(Data records)
[Start]
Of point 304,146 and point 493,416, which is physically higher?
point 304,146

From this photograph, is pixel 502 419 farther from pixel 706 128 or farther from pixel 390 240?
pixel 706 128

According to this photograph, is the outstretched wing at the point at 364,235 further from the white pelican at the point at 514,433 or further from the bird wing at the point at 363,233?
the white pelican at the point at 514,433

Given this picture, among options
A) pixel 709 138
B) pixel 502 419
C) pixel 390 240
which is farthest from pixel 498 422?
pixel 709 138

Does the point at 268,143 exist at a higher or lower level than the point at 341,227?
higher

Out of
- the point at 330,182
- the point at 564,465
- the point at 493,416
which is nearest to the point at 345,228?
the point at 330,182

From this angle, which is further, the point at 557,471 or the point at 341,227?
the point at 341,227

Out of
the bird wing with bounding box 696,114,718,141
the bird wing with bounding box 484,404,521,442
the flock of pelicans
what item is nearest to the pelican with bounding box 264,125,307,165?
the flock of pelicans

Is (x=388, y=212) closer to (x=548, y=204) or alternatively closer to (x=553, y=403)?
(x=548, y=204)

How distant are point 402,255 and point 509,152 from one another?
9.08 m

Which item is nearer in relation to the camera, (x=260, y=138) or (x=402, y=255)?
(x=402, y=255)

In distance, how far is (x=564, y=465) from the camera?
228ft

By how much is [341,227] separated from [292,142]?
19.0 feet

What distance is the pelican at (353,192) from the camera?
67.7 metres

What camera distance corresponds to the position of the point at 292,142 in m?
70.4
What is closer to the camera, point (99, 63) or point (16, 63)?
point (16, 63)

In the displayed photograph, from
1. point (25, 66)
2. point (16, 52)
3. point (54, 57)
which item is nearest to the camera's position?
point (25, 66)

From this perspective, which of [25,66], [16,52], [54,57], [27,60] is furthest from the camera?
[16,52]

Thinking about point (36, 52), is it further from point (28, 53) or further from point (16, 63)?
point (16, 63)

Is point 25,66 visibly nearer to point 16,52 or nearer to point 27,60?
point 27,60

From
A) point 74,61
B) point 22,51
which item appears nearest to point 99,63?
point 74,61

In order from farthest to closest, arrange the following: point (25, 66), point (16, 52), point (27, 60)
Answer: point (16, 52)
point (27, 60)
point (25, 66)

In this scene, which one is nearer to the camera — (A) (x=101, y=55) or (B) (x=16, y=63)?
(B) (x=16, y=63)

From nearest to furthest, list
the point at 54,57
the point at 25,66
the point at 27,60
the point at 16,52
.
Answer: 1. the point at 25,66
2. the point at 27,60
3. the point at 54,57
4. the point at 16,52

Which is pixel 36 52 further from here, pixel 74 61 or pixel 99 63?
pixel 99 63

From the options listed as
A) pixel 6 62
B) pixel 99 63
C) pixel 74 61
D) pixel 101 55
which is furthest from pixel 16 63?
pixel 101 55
[End]
[Start]
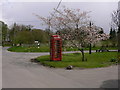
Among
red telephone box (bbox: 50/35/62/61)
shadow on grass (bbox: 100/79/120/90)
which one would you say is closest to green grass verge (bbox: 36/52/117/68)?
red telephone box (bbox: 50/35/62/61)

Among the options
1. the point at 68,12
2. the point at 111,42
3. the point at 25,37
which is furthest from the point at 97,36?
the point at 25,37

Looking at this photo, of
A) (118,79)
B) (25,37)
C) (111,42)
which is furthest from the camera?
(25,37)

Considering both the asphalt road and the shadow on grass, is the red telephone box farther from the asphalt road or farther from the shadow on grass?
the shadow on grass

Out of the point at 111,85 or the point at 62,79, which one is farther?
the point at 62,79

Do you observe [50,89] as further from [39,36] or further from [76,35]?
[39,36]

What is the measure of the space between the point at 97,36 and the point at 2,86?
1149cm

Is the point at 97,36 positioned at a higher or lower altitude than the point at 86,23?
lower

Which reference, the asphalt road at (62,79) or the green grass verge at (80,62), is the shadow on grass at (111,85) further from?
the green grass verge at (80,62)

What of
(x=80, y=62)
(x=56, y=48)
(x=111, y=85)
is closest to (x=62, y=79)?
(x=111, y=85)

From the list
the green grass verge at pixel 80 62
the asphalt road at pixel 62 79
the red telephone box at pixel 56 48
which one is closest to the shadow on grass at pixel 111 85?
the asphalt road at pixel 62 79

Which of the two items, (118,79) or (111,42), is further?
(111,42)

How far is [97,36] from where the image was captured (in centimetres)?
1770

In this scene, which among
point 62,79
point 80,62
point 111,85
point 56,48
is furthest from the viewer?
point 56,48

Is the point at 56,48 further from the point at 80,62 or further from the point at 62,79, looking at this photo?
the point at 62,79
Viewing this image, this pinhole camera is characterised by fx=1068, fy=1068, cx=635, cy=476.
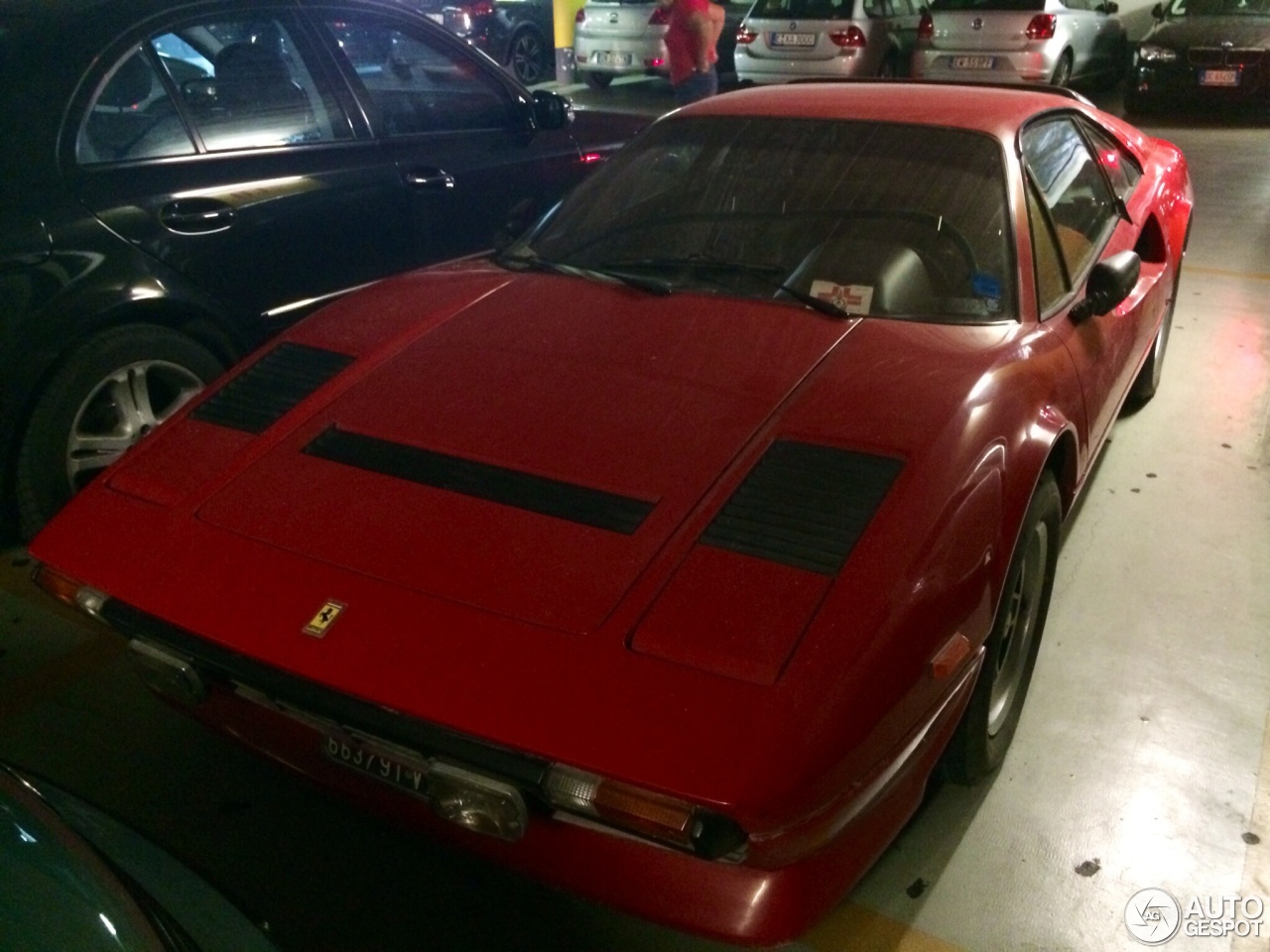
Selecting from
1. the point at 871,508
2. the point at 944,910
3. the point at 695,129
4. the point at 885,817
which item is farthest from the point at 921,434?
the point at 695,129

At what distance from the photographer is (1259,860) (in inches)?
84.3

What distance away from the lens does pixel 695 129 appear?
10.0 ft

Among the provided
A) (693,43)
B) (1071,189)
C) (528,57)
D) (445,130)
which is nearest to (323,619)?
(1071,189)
[End]
Report each line from the data records above that contains the word "than", and copy every such line in full.

Does the point at 268,143 exist at a higher or lower level than the point at 341,227?
Is the point at 97,36 positioned at a higher or lower altitude than the point at 86,23?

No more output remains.